23 October 2013 at 23:44 | 2445 views

Aubrey Drake Graham (born October 24, 1986), who records under the mononym Drake, is a Canadian recording artist, rapper, songwriter, and actor. He was born in Toronto, Ontario, and first garnered recognition for his role as Jimmy Brooks on the television series Degrassi: The Next Generation. He later rose to prominence as a rapper, releasing several mixtapes before signing to Lil Wayne’s Young Money Entertainment in June 2009.

Drake’s EP, So Far Gone (2009), spawned the hit single "Best I Ever Had" and the moderate hit "Successful". His first studio album, Thank Me Later (2010), debuted at number one on the Billboard 200 and generated notable singles, "Over" and "Find Your Love". It was certified Platinum by the Recording Industry Association of America (RIAA). His second album, Take Care (2011), is his most successful to date, topping charts in the United States and Canada and producing multiple hit singles, including "Headlines", "Take Care", "Make Me Proud", and "The Motto", the last of which is also credited for popularizing the widely used acronym YOLO. In promotion of Take Care, Drake embarked on the worldwide Club Paradise Tour, which became the most successful hip-hop tour of 2012, grossing over $42 million. His third studio album Nothing Was the Same was released on September 24, 2013. It has so far been supported by the singles "Started from the Bottom" and "Hold On, We’re Going Home".

Drake has sold over 5 million albums worldwide. His work has earned him a Grammy Award, three Juno Awards, six BET Awards, and holds several significant Billboard records. With twelve number-one singles, Drake has more than any other artist on Billboard’s Hot Rap Songs chart. With ten number-one singles, he also has more than any other rapper on Billboard’s Hot R&B/Hip-Hop Songs chart, passing Jay-Z in August 2012. He is one of two artists (the other being 50 Cent) that has simultaneously occupied the chart’s top three positions.

Drake, along with being a record producer under the pseudonym C. Papi, has also written songs for other artists, including Alicia Keys and Jamie Foxx. He featured as a voice actor in Ice Age: Continental Drift. Drake was tied with Rihanna for the most nominations at the 2012 MTV Video Music Awards.[8] He was ranked No. 2 on MTV’s Hottest MCs in the Game VII list in 2012.[9] Drake became the #1 Rhythmic artist of 2012 based on Mediabase.

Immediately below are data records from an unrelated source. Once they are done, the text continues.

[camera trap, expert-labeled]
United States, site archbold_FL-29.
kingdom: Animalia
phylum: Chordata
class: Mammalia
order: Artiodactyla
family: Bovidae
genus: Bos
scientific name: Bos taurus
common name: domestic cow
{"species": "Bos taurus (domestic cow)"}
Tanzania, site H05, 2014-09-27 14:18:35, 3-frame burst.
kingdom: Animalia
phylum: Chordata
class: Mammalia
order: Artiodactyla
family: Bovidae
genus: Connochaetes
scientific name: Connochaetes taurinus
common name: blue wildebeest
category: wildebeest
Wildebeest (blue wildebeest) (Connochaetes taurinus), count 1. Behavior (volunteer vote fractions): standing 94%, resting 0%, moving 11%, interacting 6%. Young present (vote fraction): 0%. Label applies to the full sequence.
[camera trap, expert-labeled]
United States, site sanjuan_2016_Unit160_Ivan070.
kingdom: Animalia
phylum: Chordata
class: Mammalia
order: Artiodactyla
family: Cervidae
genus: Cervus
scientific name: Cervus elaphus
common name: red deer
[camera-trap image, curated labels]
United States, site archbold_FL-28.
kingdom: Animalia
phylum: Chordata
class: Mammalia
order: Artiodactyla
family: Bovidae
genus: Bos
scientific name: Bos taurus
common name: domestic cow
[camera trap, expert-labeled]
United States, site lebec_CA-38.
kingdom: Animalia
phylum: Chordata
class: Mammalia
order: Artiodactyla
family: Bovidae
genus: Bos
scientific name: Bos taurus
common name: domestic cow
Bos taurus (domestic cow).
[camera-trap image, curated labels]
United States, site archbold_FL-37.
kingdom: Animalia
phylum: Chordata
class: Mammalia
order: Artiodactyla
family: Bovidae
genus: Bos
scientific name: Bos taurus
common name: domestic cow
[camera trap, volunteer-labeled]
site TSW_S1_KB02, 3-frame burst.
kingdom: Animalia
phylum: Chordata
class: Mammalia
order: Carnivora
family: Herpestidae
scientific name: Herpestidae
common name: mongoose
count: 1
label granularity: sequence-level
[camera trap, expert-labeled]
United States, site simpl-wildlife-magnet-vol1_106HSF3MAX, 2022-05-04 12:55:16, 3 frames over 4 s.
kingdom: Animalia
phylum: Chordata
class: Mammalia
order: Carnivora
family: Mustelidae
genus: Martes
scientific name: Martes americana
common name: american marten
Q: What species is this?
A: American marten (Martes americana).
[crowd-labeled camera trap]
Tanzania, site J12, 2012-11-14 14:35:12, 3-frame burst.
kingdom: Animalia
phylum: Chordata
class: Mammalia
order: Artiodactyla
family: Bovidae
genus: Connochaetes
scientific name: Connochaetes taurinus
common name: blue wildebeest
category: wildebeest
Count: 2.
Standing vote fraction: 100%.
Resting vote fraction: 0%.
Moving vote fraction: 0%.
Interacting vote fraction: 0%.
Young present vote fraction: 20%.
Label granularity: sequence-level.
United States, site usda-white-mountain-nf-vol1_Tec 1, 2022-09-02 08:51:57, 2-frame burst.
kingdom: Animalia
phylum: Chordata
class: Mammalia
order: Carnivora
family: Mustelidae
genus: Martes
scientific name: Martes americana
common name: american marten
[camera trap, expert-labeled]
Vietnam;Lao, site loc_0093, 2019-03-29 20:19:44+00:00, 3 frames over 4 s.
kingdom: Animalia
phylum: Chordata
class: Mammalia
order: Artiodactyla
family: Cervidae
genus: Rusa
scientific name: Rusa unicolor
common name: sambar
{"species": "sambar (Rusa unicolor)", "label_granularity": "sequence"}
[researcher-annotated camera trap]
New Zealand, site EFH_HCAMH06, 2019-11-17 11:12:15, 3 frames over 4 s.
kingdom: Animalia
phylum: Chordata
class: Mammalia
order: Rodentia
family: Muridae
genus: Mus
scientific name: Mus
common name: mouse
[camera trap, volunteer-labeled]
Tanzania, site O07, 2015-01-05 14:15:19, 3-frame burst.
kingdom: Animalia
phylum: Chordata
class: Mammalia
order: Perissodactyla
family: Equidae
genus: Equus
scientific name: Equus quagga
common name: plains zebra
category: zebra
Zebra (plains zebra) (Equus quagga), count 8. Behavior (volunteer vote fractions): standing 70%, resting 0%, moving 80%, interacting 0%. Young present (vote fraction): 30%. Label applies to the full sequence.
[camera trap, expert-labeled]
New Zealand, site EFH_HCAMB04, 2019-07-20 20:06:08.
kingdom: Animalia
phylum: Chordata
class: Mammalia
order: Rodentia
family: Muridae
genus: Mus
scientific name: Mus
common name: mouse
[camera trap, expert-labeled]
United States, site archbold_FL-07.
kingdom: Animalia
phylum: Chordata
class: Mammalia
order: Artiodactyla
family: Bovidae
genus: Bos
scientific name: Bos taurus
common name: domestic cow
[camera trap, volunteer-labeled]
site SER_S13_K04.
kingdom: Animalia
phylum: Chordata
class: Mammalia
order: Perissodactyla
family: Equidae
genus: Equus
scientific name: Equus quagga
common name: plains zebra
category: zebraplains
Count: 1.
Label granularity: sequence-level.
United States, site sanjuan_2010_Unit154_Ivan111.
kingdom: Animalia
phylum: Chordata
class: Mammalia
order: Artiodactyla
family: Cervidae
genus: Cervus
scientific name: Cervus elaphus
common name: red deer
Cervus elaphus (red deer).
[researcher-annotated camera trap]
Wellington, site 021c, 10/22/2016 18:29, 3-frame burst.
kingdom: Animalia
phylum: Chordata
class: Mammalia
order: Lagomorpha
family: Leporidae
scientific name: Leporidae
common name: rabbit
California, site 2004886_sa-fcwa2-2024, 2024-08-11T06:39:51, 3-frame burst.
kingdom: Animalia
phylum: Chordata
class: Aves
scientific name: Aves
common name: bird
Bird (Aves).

Aubrey Drake Graham was born on October 24, 1986, in Toronto, Ontario, to parents Sandi Graham (née Sher), an educator, and Dennis Graham, a drummer who worked with Jerry Lee Lewis. Two of his uncles, Larry Graham and Teenie Hodges, are also musicians. Drake’s father is an African-American from Memphis, Tennessee, and Drake’s mother is a white Jewish Canadian. He attended a Jewish day school and had a Bar Mitzvah. His parents divorced when he was five years old, and he was raised by his mother in two Toronto neighbourhoods; he lived on Weston Road in the city’s west end, until the sixth grade, when he moved to the affluent Forest Hill. As a youth, he played minor hockey with the Weston Red Wings. Drake has commented on the move to Forest Hill and his mother’s struggle, saying that "She wanted the best for her family. She found us a half of a house we could live in. The other people had the top half, we had the bottom half. I lived in the basement, my mom lived on the first floor. It was not big, it was not luxurious. It was what we could afford." Drake then began attending Forest Hill Collegiate Institute, where he began acting, but did not graduate. It was the first of two high schools he would attend, as he later went to Vaughan Road Academy, describing it as "not by any means the easiest school to go to. It’s a tough school." Despite dropping out of high school, years later, he graduated in October 2012.

At the age of 15, Drake met an agent, the father of a high school friend.[citation needed] The agent found Drake a role on the Canadian TV show Degrassi: The Next Generation as Jimmy Brooks. In the show, Brooks is a basketball star who became physically disabled after he was shot by a classmate. Drake describes how his early acting career affected his family, "My mother was very sick. We were very poor, like broke. The only money I had coming in was off of Canadian TV, which isn’t that much money when you break it down. A season of Canadian television is under a teacher’s salary, I’ll tell you that much. It’s definitely not something to go fucking get." He would continue his acting career on Degrassi: The Next Generation until 2009, when his character graduated from Degrassi. Overall, he appeared in a total of 138 episodes. Drake is mentioned in the 2010 television movie Degrassi Takes Manhattan, making him one of two Degrassi actors (along with Shenae Grimes) who exist within the series’ fictional universe independently of their characters. Besides Degrassi, between 2001-2009 Drake appeared on other various Television shows in smaller roles such as, Blue Murder as Joey Tamarin, Soul Food as Fredrick, The Border as PFC Gordon Harvey, and Beyond the Break as himself.

Looking back on his early life, Drake had to essentially live two different lives because of his parents’ divorce; he lived in a very upper-class part of Toronto, and, when in Memphis, was told he was "the furthest thing from hood." He witnessed many life-changing experiences because of this, one being his father’s arrest, which he describes by saying "The fact that I didn’t have a father, because he was in jail two separate times. He did a two-year bid and a three-year bid, I was there when he got taken down. We had just gotten back from Memphis."

However, Drake comments on his childhood experiences by saying "I’ve seen things that didn’t make me happy. They were character building. That’s why I think people in the hood can still connect with what I’m saying even though I’m not saying ’yeah I got crack in my pocket’ ’cause that wasn’t my struggle necessarily, [but] I speak from a place that’s just human emotion." Drake stated that his parents’ divorce greatly affected him as a person, saying, "I had to become a man very quickly and be the backbone for a woman who I love with all my heart, my mother."

At the age of 24, Drake commented on his early life by saying "I’ve seen a lot, man. I’ve seen a lot of life, put it that way. I’ve been with the most blessed kids in the world. I’ve been with people whose life is right at the bottom of the barrel. I was on a TV show, I went to art school, I went to hood schools. I’ve lived. I’ve lived a full 24 years, man."